**Exercise input**
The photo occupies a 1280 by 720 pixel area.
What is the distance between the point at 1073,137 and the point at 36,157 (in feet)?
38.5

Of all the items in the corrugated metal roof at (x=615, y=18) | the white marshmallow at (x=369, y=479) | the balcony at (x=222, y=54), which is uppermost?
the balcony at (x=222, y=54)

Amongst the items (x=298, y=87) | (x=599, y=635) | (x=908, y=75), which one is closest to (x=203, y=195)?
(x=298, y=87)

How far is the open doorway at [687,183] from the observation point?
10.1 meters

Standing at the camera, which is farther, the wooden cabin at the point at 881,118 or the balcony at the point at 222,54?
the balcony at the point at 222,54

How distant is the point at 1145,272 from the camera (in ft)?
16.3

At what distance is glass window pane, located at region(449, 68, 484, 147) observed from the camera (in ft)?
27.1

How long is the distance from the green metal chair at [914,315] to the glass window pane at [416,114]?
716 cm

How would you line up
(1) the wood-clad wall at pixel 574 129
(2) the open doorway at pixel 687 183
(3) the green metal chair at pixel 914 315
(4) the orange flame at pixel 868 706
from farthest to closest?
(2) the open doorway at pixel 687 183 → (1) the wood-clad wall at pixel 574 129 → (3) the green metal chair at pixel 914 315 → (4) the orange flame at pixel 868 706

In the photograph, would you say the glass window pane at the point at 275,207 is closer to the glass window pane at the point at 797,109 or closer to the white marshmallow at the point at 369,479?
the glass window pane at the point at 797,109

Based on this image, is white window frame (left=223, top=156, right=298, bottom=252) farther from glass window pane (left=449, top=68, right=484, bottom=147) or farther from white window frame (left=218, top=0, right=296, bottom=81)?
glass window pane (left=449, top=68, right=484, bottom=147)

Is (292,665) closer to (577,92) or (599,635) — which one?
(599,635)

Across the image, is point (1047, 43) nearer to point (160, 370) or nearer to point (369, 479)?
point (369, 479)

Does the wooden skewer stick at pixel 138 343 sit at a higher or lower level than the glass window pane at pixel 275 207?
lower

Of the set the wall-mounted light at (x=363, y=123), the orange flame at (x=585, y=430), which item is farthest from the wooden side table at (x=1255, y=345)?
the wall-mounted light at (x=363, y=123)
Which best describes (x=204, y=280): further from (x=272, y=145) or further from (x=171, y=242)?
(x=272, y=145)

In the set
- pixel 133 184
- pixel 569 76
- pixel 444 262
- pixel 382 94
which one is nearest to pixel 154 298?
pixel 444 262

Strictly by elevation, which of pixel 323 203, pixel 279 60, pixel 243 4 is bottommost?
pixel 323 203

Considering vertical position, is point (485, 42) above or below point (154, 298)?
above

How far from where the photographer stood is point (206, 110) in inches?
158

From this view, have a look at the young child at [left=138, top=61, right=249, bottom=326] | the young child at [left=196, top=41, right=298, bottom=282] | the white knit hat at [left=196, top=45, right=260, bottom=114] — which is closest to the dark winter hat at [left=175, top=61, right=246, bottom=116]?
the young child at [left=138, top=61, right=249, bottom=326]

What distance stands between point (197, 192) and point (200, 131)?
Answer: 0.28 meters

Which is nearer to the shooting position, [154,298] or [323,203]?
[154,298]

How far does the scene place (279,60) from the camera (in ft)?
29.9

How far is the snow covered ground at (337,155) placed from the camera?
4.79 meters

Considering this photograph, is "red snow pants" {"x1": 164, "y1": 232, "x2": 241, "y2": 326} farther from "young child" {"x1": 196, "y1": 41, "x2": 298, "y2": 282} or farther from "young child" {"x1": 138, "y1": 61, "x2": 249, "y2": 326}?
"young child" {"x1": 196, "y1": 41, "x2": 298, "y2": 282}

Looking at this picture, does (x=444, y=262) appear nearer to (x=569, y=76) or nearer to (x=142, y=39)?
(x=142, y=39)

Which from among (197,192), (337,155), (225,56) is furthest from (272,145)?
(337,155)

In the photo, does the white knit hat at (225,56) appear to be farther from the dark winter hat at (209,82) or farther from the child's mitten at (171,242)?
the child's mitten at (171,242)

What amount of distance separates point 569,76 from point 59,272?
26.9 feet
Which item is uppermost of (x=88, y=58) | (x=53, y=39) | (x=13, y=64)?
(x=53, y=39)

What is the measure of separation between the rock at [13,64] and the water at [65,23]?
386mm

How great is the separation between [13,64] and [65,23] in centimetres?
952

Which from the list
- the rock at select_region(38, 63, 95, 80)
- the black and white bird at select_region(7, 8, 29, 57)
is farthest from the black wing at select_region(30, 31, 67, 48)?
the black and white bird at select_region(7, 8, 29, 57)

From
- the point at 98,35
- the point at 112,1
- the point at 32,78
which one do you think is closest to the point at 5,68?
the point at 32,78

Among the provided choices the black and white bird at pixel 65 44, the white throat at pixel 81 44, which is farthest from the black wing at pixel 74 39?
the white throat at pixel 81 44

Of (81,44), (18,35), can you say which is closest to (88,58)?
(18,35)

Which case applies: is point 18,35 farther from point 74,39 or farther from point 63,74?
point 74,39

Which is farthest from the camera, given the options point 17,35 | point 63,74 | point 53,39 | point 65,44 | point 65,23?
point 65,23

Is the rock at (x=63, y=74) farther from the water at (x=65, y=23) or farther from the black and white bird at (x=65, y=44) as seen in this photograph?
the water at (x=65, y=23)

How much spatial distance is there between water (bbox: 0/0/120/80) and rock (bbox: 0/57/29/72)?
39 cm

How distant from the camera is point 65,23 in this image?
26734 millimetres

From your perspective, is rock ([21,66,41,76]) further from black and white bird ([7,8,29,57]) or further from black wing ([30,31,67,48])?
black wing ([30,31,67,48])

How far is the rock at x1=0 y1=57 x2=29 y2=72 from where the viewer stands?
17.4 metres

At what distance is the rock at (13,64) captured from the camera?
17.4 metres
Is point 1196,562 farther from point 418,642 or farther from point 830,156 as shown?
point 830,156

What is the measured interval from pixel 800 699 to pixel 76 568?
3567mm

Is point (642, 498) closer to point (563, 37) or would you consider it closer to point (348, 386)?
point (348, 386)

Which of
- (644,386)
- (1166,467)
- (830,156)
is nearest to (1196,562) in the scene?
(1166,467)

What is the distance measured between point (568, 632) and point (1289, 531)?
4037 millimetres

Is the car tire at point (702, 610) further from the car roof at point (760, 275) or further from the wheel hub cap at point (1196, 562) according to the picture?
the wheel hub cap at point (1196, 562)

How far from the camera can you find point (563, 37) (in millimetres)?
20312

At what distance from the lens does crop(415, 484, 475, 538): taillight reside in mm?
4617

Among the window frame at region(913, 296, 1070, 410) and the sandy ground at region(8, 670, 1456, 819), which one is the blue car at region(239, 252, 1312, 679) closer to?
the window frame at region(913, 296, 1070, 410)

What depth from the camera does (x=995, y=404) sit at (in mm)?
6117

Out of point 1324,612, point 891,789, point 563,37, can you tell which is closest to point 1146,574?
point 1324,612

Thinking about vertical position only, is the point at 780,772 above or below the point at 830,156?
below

**Task instructions**
Write the listing out again, exactly as it reads.

**Solution to this exercise**
The photo occupies a 1280 by 720 pixel area.
What is the distance between the point at 1073,137 and the point at 36,157 (in feet)?
38.5

Of all the items in the corrugated metal roof at (x=615, y=18) | the white marshmallow at (x=369, y=479) | the balcony at (x=222, y=54), which is uppermost?
the balcony at (x=222, y=54)

Amongst the items (x=298, y=87) | (x=599, y=635) | (x=908, y=75), which one is closest to (x=203, y=195)?
(x=298, y=87)

How far is the open doorway at [687,183] from the observation point?
10.1 meters

Standing at the camera, which is farther, the wooden cabin at the point at 881,118 or the balcony at the point at 222,54?
the balcony at the point at 222,54

How distant is the point at 1145,272 from the camera (in ft)?
16.3

At what distance is glass window pane, located at region(449, 68, 484, 147) observed from the camera (in ft)?
27.1

How long is the distance from the green metal chair at [914,315] to the glass window pane at [416,114]?
716 cm

How would you line up
(1) the wood-clad wall at pixel 574 129
(2) the open doorway at pixel 687 183
(3) the green metal chair at pixel 914 315
(4) the orange flame at pixel 868 706
from farthest to closest?
(2) the open doorway at pixel 687 183 → (1) the wood-clad wall at pixel 574 129 → (3) the green metal chair at pixel 914 315 → (4) the orange flame at pixel 868 706

In the photograph, would you say the glass window pane at the point at 275,207 is closer to the glass window pane at the point at 797,109 or closer to the white marshmallow at the point at 369,479?
the glass window pane at the point at 797,109

Based on this image, is white window frame (left=223, top=156, right=298, bottom=252) farther from glass window pane (left=449, top=68, right=484, bottom=147) or farther from white window frame (left=218, top=0, right=296, bottom=81)?
glass window pane (left=449, top=68, right=484, bottom=147)

Is (292,665) closer to (577,92) or (599,635) — which one?
(599,635)

Across the image, is point (1047, 43) nearer to point (160, 370) or nearer to point (369, 479)?
point (369, 479)

Does the wooden skewer stick at pixel 138 343 sit at a higher or lower level than the glass window pane at pixel 275 207?
lower

Of the set the wall-mounted light at (x=363, y=123), the orange flame at (x=585, y=430), which item is farthest from the wooden side table at (x=1255, y=345)?
the wall-mounted light at (x=363, y=123)
Which best describes (x=204, y=280): further from (x=272, y=145) or further from (x=171, y=242)?
(x=272, y=145)

In the set
- pixel 133 184
- pixel 569 76
- pixel 444 262
- pixel 382 94
which one is nearest to pixel 154 298?
pixel 444 262

Strictly by elevation, which of pixel 323 203, pixel 279 60, pixel 243 4 is bottommost?
pixel 323 203

Considering vertical position, is point (485, 42) above or below point (154, 298)?
above

How far from where the photographer stood is point (206, 110) in inches?
158

From this view, have a look at the young child at [left=138, top=61, right=249, bottom=326] | the young child at [left=196, top=41, right=298, bottom=282] | the white knit hat at [left=196, top=45, right=260, bottom=114] — which is closest to the dark winter hat at [left=175, top=61, right=246, bottom=116]?
the young child at [left=138, top=61, right=249, bottom=326]

What distance stands between point (197, 192) and point (200, 131)?
Answer: 0.28 meters

Which is nearer to the shooting position, [154,298] or [323,203]?
[154,298]

How far does the scene place (279,60) from the camera (in ft)?
29.9

How far is the snow covered ground at (337,155) placed from the camera?
4.79 meters

Considering this photograph, is "red snow pants" {"x1": 164, "y1": 232, "x2": 241, "y2": 326} farther from "young child" {"x1": 196, "y1": 41, "x2": 298, "y2": 282} or farther from "young child" {"x1": 138, "y1": 61, "x2": 249, "y2": 326}?
"young child" {"x1": 196, "y1": 41, "x2": 298, "y2": 282}

Looking at this picture, does (x=444, y=262) appear nearer to (x=569, y=76) or nearer to (x=142, y=39)?
(x=142, y=39)

Which from among (197,192), (337,155), (225,56) is furthest from (272,145)?
(337,155)

In the photo, does the white knit hat at (225,56) appear to be farther from the dark winter hat at (209,82) or farther from the child's mitten at (171,242)?
the child's mitten at (171,242)

What amount of distance separates point 569,76 from point 59,272?
26.9 feet
Which item is uppermost of (x=88, y=58) | (x=53, y=39) | (x=13, y=64)?
(x=53, y=39)

What is the measure of separation between the rock at [13,64] and the water at [65,23]?
386mm

How great is the separation between [13,64] and [65,23] in centimetres?
952

Which from the list
- the rock at select_region(38, 63, 95, 80)
- the black and white bird at select_region(7, 8, 29, 57)
is farthest from the black wing at select_region(30, 31, 67, 48)?
the black and white bird at select_region(7, 8, 29, 57)

From
- the point at 98,35
- the point at 112,1
- the point at 32,78
which one do you think is closest to the point at 5,68?
the point at 32,78

Among the provided choices the black and white bird at pixel 65 44, the white throat at pixel 81 44, which is farthest from the black wing at pixel 74 39?
the white throat at pixel 81 44

Of (81,44), (18,35), can you say which is closest to (88,58)?
(18,35)

Which case applies: is point 18,35 farther from point 74,39 or farther from point 63,74?
point 74,39

Which is farthest from the camera, given the options point 17,35 | point 63,74 | point 53,39 | point 65,44 | point 65,23?
point 65,23

Is the rock at (x=63, y=74) farther from the water at (x=65, y=23) or farther from the black and white bird at (x=65, y=44) as seen in this photograph?
the water at (x=65, y=23)

How much spatial distance is there between water (bbox: 0/0/120/80) and rock (bbox: 0/57/29/72)?
39 cm

How distant from the camera is point 65,23 in this image?
26734 millimetres

From your perspective, is rock ([21,66,41,76]) further from black and white bird ([7,8,29,57]) or further from black wing ([30,31,67,48])?
black wing ([30,31,67,48])

How far is the rock at x1=0 y1=57 x2=29 y2=72 from where the viewer stands?
17.4 metres

At what distance is the rock at (13,64) captured from the camera?
17.4 metres
Is point 1196,562 farther from point 418,642 or farther from point 830,156 as shown?
point 830,156

What is the measured interval from pixel 800 699 to pixel 76 568?
3567mm

Is point (642, 498) closer to point (563, 37) or would you consider it closer to point (348, 386)?
point (348, 386)

Which of
- (644,386)
- (1166,467)
- (830,156)
is nearest to (1196,562) in the scene?
(1166,467)

What is the distance measured between point (568, 632) and point (1289, 531)?
4037 millimetres

Is the car tire at point (702, 610) further from the car roof at point (760, 275) or further from the wheel hub cap at point (1196, 562) according to the picture?
the wheel hub cap at point (1196, 562)

How far from the camera can you find point (563, 37) (in millimetres)?
20312

At what distance from the lens does crop(415, 484, 475, 538): taillight reside in mm?
4617

Among the window frame at region(913, 296, 1070, 410) and the sandy ground at region(8, 670, 1456, 819), which one is the blue car at region(239, 252, 1312, 679) closer to?
the window frame at region(913, 296, 1070, 410)

What depth from the camera does (x=995, y=404) sit at (in mm)?
6117

Out of point 1324,612, point 891,789, point 563,37, can you tell which is closest to point 1146,574?
point 1324,612

Thinking about vertical position only, is the point at 780,772 above or below the point at 830,156?
below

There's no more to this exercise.